##### RECORDED INFORMATION
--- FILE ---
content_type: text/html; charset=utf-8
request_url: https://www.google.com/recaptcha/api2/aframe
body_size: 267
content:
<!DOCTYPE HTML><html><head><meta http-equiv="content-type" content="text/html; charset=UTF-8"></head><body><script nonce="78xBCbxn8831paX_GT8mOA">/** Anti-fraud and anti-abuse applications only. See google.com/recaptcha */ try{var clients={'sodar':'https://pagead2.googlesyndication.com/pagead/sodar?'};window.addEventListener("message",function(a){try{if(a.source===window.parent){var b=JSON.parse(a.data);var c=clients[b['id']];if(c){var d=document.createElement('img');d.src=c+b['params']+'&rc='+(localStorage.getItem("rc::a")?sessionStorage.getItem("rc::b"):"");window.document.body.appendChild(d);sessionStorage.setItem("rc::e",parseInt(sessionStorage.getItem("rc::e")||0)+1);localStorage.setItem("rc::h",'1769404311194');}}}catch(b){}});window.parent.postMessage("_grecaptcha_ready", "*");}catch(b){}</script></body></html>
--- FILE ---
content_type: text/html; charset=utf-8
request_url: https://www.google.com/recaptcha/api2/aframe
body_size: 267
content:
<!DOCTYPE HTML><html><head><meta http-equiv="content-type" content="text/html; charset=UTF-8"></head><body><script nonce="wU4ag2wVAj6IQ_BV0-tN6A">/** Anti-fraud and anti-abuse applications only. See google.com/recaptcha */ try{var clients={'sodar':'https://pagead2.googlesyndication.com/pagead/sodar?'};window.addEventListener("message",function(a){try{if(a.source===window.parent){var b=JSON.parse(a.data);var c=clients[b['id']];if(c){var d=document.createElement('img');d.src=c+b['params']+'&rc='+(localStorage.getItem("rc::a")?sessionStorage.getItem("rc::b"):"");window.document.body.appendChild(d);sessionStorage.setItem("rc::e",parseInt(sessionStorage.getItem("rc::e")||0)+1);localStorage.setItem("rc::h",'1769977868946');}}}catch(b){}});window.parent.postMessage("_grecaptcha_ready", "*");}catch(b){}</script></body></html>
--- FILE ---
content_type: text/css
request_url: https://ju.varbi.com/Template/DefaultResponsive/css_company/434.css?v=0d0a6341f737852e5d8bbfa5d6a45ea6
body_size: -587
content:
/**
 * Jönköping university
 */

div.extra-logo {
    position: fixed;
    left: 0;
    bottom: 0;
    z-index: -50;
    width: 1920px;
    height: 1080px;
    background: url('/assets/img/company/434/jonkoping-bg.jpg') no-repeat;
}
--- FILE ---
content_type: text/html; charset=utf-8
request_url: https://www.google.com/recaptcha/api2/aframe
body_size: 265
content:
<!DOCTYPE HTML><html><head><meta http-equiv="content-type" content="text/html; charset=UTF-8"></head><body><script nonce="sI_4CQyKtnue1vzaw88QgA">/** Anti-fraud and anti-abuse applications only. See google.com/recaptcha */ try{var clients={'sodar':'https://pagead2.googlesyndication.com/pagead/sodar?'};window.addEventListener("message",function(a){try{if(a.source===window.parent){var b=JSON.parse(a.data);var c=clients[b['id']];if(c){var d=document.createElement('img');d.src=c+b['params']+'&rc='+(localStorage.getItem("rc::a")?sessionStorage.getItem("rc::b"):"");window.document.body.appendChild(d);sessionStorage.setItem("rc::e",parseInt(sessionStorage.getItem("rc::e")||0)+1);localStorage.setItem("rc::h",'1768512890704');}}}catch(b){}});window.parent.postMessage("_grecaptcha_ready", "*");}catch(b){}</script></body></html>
##########
WHAT YOU ARE ASKED TO DO: Every record must be given again exactly as it was written.

OUTPUT FOR THIS EXERCISE:
--- FILE ---
content_type: text/html; charset=utf-8
request_url: https://www.google.com/recaptcha/api2/aframe
body_size: 267
content:
<!DOCTYPE HTML><html><head><meta http-equiv="content-type" content="text/html; charset=UTF-8"></head><body><script nonce="78xBCbxn8831paX_GT8mOA">/** Anti-fraud and anti-abuse applications only. See google.com/recaptcha */ try{var clients={'sodar':'https://pagead2.googlesyndication.com/pagead/sodar?'};window.addEventListener("message",function(a){try{if(a.source===window.parent){var b=JSON.parse(a.data);var c=clients[b['id']];if(c){var d=document.createElement('img');d.src=c+b['params']+'&rc='+(localStorage.getItem("rc::a")?sessionStorage.getItem("rc::b"):"");window.document.body.appendChild(d);sessionStorage.setItem("rc::e",parseInt(sessionStorage.getItem("rc::e")||0)+1);localStorage.setItem("rc::h",'1769404311194');}}}catch(b){}});window.parent.postMessage("_grecaptcha_ready", "*");}catch(b){}</script></body></html>
--- FILE ---
content_type: text/html; charset=utf-8
request_url: https://www.google.com/recaptcha/api2/aframe
body_size: 267
content:
<!DOCTYPE HTML><html><head><meta http-equiv="content-type" content="text/html; charset=UTF-8"></head><body><script nonce="wU4ag2wVAj6IQ_BV0-tN6A">/** Anti-fraud and anti-abuse applications only. See google.com/recaptcha */ try{var clients={'sodar':'https://pagead2.googlesyndication.com/pagead/sodar?'};window.addEventListener("message",function(a){try{if(a.source===window.parent){var b=JSON.parse(a.data);var c=clients[b['id']];if(c){var d=document.createElement('img');d.src=c+b['params']+'&rc='+(localStorage.getItem("rc::a")?sessionStorage.getItem("rc::b"):"");window.document.body.appendChild(d);sessionStorage.setItem("rc::e",parseInt(sessionStorage.getItem("rc::e")||0)+1);localStorage.setItem("rc::h",'1769977868946');}}}catch(b){}});window.parent.postMessage("_grecaptcha_ready", "*");}catch(b){}</script></body></html>
--- FILE ---
content_type: text/css
request_url: https://ju.varbi.com/Template/DefaultResponsive/css_company/434.css?v=0d0a6341f737852e5d8bbfa5d6a45ea6
body_size: -587
content:
/**
 * Jönköping university
 */

div.extra-logo {
    position: fixed;
    left: 0;
    bottom: 0;
    z-index: -50;
    width: 1920px;
    height: 1080px;
    background: url('/assets/img/company/434/jonkoping-bg.jpg') no-repeat;
}
--- FILE ---
content_type: text/html; charset=utf-8
request_url: https://www.google.com/recaptcha/api2/aframe
body_size: 265
content:
<!DOCTYPE HTML><html><head><meta http-equiv="content-type" content="text/html; charset=UTF-8"></head><body><script nonce="sI_4CQyKtnue1vzaw88QgA">/** Anti-fraud and anti-abuse applications only. See google.com/recaptcha */ try{var clients={'sodar':'https://pagead2.googlesyndication.com/pagead/sodar?'};window.addEventListener("message",function(a){try{if(a.source===window.parent){var b=JSON.parse(a.data);var c=clients[b['id']];if(c){var d=document.createElement('img');d.src=c+b['params']+'&rc='+(localStorage.getItem("rc::a")?sessionStorage.getItem("rc::b"):"");window.document.body.appendChild(d);sessionStorage.setItem("rc::e",parseInt(sessionStorage.getItem("rc::e")||0)+1);localStorage.setItem("rc::h",'1768512890704');}}}catch(b){}});window.parent.postMessage("_grecaptcha_ready", "*");}catch(b){}</script></body></html>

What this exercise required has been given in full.